■ **Your objective**
Reprint the lines below as they are, minus the pictures.
##############################
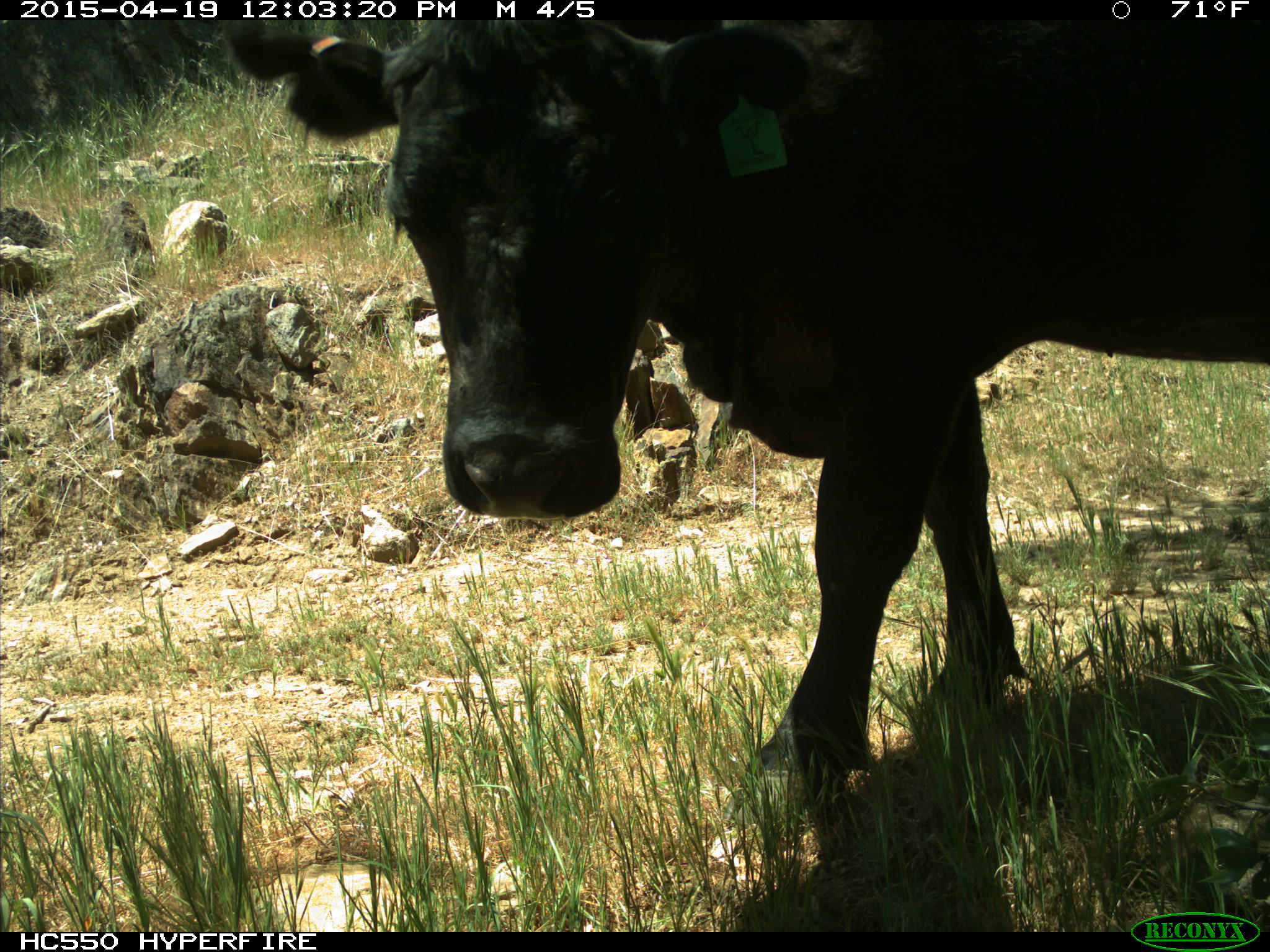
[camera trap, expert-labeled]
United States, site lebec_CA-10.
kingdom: Animalia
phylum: Chordata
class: Mammalia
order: Artiodactyla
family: Bovidae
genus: Bos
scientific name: Bos taurus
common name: domestic cow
Bos taurus (domestic cow).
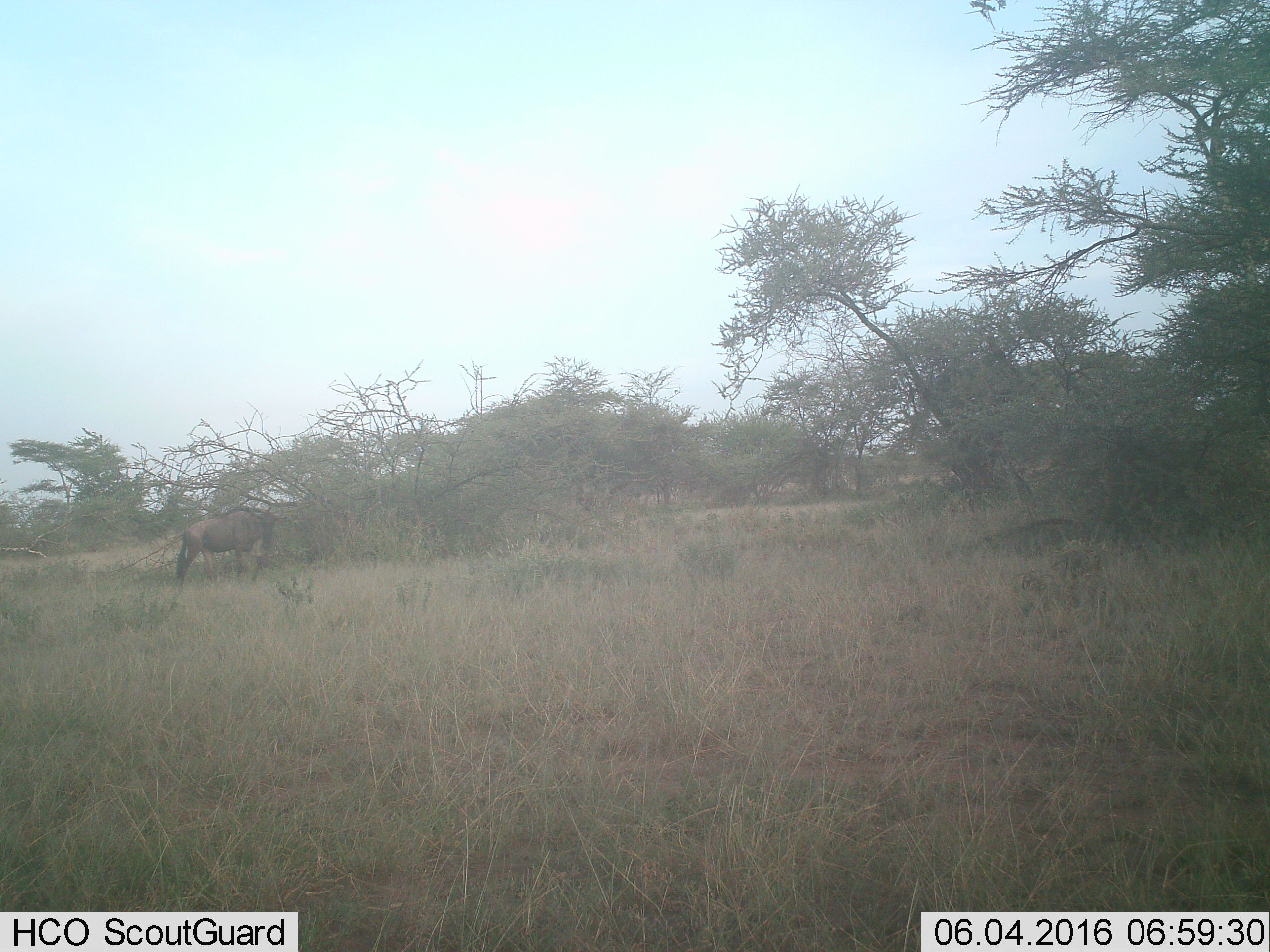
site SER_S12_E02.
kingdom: Animalia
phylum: Chordata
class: Mammalia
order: Artiodactyla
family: Bovidae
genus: Connochaetes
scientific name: Connochaetes taurinus taurinus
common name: blue wildebeest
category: wildebeestblue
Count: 1.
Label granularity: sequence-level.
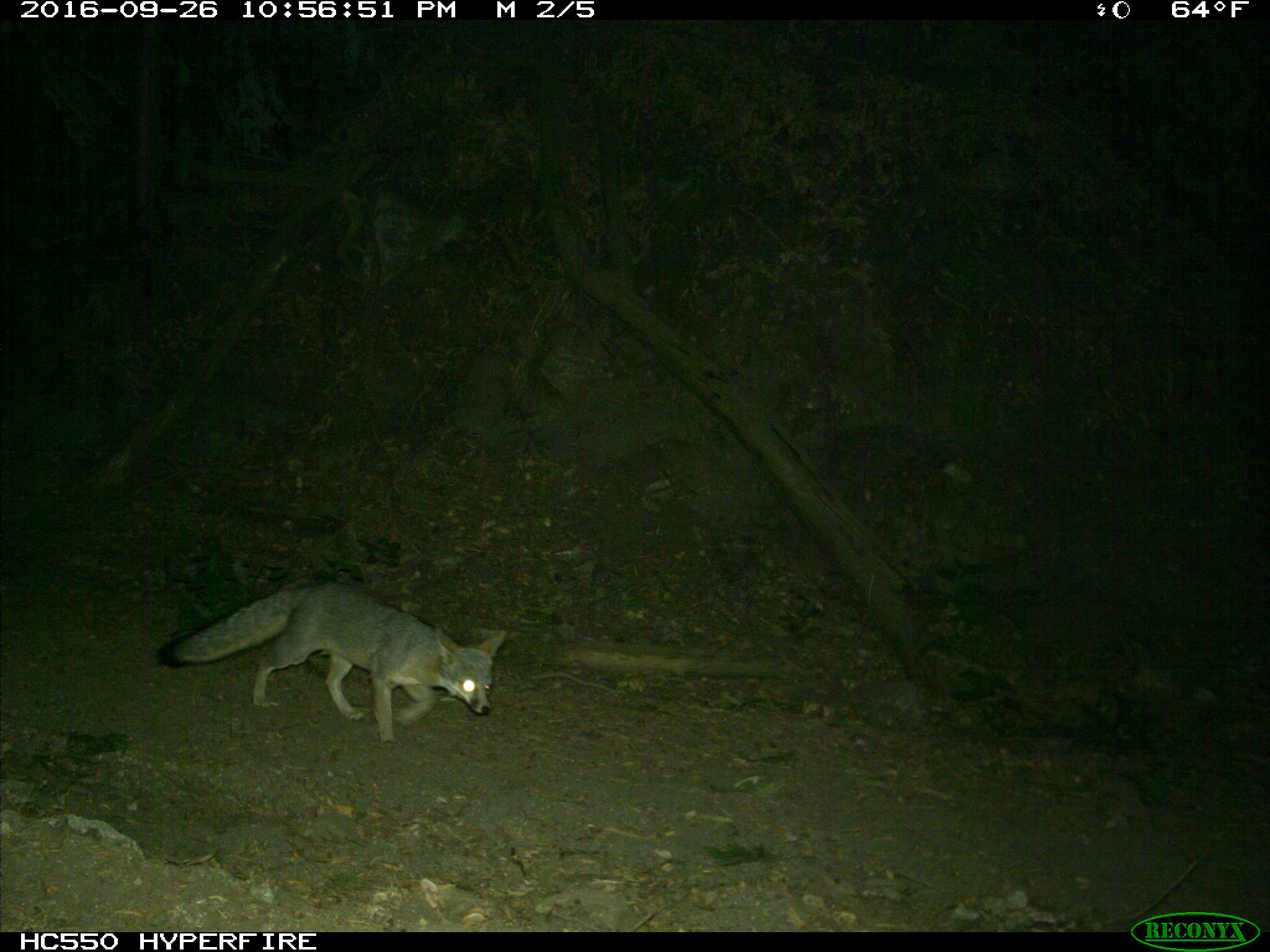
##############################
■ **Exercise result**
[camera trap, expert-labeled]
United States, site lebec_CA-10.
kingdom: Animalia
phylum: Chordata
class: Mammalia
order: Artiodactyla
family: Bovidae
genus: Bos
scientific name: Bos taurus
common name: domestic cow
Bos taurus (domestic cow).
site SER_S12_E02.
kingdom: Animalia
phylum: Chordata
class: Mammalia
order: Artiodactyla
family: Bovidae
genus: Connochaetes
scientific name: Connochaetes taurinus taurinus
common name: blue wildebeest
category: wildebeestblue
Count: 1.
Label granularity: sequence-level.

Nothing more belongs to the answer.